Taxpayers give Eskom R54bn; SA’s Tencent tourism deal; airline groundings; Pick n Pay; Deloitte

By Jackie Cameron

  • Taxpayers are to fund another R54bn to bail out Eskom. The Special Appropriation Bill will see the government give the troubled power utility R26bn in the year through March and R33bn the following year, according to Bloomberg. Eskom has amassed R450bn in debt and isn’t generating enough cash to cover its costs. The R59bn grant, which was first announced in July, is in addition to a three-year, R69bn bailout that was approved in February.
  • Eskom wants Deloitte to pay back about R200m after it benefitted from corrupt arrangements with the power utility. The state-owned power utility Eskom says the accountancy and advisory firm must return R208m ($14m) that it alleges were overpriced contracts. President Cyril Ramaphosa has also called on citizens to start paying their electricity bills. The Deloitte contracts were awarded during the tenure of former Chief Financial Officer Anoj Singh and ex-senior executive Prish Govender, points out Bloomberg. Both individuals have been tied to corruption probes at the utility. They deny wrongdoing. “Deloitte was granted contracts when their prices were five times higher than those of their competitors,” said Jabu Mabuza, Eskom’s acting chief executive officer, in a statement. Correct procedures were not followed and in some cases proposals were submitted before tenders had been announced, he reportedly said. Deloitte disputed the allegations saying it’s been in talks with Eskom for “some time” over the matter and had explained the processes that were followed.
  • The Democratic Alliance is imploding, political analysts warn, as the election of Helen Zille to a top post sparks the resignation of Johannesburg mayor Herman Mashaba. DA leader Mmusi Maimane appears to be on the brink of leaving, too. An all-white candidate pool for one of the DA’s top posts led to the elevation of a divisive former party leader, and has pitted its senior white and black leaders against each other, reports Bloomberg. The months of infighting erupted into the open just months after the ANC achieved its worst-ever national election result in May, winning 57.5% of the vote, says the news wire. “If the ANC plays its cards right they are going to bounce back out of this,” said Ralph Mathekga, an analyst and author of books on South African politics. “When the DA suffers, the quality of the opposition in South Africa suffers. It will no longer be a guard dog to the ANC.”

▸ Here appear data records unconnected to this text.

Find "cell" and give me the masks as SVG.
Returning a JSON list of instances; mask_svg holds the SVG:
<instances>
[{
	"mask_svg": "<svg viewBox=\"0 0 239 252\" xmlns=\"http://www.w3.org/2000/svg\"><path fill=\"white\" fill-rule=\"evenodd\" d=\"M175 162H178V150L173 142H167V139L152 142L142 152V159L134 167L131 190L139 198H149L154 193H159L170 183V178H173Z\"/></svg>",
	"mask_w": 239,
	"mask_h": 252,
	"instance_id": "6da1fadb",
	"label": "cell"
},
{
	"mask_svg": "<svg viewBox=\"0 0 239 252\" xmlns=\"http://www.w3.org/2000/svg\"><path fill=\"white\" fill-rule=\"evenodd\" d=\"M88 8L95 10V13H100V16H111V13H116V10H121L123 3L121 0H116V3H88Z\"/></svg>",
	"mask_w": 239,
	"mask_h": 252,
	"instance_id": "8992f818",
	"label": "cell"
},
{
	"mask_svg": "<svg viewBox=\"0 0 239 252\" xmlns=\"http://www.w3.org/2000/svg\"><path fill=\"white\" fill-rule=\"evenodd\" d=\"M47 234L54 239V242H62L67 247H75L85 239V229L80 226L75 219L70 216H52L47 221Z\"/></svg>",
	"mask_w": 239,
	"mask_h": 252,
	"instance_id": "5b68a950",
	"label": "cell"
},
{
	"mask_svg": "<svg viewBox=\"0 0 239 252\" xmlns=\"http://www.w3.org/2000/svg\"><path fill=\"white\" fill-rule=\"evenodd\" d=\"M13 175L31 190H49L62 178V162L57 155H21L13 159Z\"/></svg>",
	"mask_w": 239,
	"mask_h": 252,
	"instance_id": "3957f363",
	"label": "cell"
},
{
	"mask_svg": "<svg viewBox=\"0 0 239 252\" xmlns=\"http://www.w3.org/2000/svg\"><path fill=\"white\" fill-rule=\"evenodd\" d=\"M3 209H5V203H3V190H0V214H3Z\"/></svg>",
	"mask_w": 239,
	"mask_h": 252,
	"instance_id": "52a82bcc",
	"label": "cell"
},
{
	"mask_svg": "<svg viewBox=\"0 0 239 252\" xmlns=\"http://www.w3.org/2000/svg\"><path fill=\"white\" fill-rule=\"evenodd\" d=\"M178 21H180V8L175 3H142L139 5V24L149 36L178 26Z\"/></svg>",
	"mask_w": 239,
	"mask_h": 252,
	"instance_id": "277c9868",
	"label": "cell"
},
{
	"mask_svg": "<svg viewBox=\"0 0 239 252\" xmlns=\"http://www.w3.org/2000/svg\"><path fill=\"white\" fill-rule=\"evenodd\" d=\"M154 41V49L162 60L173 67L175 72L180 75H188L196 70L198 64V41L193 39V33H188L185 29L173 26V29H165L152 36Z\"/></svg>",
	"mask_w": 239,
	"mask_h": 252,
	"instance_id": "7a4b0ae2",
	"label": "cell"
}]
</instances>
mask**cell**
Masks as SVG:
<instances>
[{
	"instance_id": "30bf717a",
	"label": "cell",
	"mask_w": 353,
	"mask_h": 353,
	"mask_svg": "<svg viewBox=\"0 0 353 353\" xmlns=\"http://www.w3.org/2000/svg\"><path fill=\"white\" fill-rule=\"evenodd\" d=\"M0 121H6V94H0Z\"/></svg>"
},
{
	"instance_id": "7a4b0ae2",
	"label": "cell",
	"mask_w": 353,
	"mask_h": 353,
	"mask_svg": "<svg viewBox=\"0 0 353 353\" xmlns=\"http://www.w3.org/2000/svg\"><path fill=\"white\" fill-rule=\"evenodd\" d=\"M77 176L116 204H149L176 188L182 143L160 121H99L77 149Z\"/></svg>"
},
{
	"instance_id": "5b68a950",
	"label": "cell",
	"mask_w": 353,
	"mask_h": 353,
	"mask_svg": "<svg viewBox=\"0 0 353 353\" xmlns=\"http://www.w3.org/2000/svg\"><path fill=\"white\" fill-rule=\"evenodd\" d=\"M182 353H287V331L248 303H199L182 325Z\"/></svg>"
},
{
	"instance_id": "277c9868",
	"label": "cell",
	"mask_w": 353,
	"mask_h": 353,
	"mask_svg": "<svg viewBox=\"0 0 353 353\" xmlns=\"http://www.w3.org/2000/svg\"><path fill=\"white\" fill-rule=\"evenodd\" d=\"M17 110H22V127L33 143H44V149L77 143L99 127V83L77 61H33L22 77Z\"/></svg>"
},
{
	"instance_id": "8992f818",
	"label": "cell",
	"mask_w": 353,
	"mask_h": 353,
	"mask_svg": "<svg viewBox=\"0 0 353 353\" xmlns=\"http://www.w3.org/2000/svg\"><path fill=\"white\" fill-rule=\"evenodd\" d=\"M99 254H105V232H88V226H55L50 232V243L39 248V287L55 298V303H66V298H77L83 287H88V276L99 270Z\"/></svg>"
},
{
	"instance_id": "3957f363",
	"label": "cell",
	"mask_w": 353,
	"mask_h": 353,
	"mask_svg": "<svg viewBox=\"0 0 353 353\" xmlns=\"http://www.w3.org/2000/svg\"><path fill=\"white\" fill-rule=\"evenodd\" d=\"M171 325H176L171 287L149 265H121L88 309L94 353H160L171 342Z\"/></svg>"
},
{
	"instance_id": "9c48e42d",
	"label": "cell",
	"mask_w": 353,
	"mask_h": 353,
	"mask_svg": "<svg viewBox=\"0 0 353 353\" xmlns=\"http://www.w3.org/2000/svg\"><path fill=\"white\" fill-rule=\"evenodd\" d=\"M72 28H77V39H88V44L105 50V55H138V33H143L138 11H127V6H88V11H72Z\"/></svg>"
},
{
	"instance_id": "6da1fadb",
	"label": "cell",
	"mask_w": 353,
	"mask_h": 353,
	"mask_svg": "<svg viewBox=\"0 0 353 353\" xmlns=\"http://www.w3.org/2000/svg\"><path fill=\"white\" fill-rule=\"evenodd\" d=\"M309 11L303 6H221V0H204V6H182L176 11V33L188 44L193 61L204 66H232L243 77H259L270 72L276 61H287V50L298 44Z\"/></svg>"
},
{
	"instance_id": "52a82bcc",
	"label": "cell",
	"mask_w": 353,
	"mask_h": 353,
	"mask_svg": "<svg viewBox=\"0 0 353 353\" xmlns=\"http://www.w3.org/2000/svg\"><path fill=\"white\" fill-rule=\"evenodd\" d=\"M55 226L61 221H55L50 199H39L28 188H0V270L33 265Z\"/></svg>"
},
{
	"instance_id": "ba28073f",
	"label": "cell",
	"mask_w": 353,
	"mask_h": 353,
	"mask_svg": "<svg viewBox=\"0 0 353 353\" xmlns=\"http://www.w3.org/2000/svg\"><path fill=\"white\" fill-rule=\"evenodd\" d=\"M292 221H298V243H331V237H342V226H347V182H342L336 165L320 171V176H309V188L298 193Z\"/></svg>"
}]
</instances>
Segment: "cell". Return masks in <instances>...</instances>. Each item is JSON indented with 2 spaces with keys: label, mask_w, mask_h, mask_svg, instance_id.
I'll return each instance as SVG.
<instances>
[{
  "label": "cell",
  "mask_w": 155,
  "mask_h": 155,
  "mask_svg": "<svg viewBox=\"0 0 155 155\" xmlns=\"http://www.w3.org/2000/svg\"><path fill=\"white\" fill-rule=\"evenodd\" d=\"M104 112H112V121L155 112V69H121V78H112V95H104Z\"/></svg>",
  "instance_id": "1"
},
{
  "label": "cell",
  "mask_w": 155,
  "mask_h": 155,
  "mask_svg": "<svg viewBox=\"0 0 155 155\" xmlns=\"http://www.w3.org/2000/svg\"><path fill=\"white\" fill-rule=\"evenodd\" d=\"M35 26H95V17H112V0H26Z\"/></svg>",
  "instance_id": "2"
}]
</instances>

  • SAA, Mango, Comair, Kulula and British Airways flights have been the focus of inspections by the regulator. Some flights were grounded, reports Bloomberg. The four airlines operating in South Africa were forced to delay flights and ground some planes after a local regulator ordered checks following inspections of a technical and maintenance provider, it says. The move by South Africa’s Civil Aviation Authority was an act of precaution, according to Transport Minister Fikile Mbalula, who declined to be more specific to Bloomberg journalists.
  • Goldman Sachs Group Inc. sees a silver lining for South Africa: The economy is at its lowest point and the only way is up, says Bloomberg.“ The bad news is we are at 0.6% growth for 2019,” Colin Coleman, a partner and head of sub-Saharan Africa for the New York-based bank, is reported as saying. “The good news is our growth outlook has risk to the upside, there is no risk to the downside, because we are at the bottom.” Goldman Sachs has long been bullish on South Africa’s prospects, with the bank’s economists in May last year predicting an expansion of 2.4% for 2018. The economy expanded 0.8% last year, says Bloomberg.
  • South Africa has signed a two-year agreement with Chinese Internet firm Tencent, which will use its popular WeChat platform to market tourism to millions in China, reports Reuters. South Africa is targeting key untapped tourist markets such as China and India as it promotes tourism as a catalyst to help kick-start its struggling economy, says the news wire service. Travel and tourism, says Reuters, contributed around R426bn ($29bn), just under 9% of GDP, to South Africa’s economy in 2018, making it the largest tourism market on the continent, the World Travel and Tourism Council says.
  • Looking at the JSE, retailer Pick n Pay was the best-performer on the day. Its share price jumped an impressive 10% on the back of news that saw a rise of almost 10% in first-half earnings. Other retailers that performed well on the JSE by the close of trade on Tuesday were Truworths, which gained just over 9%, Mr Price which went up more than 7% and Spar which moved up by more than 5%. Major losers of the day included Sasol, down just over 7%, and Kumba Iron Ore, which was not far behind and shed about 6% of its value on Tuesday.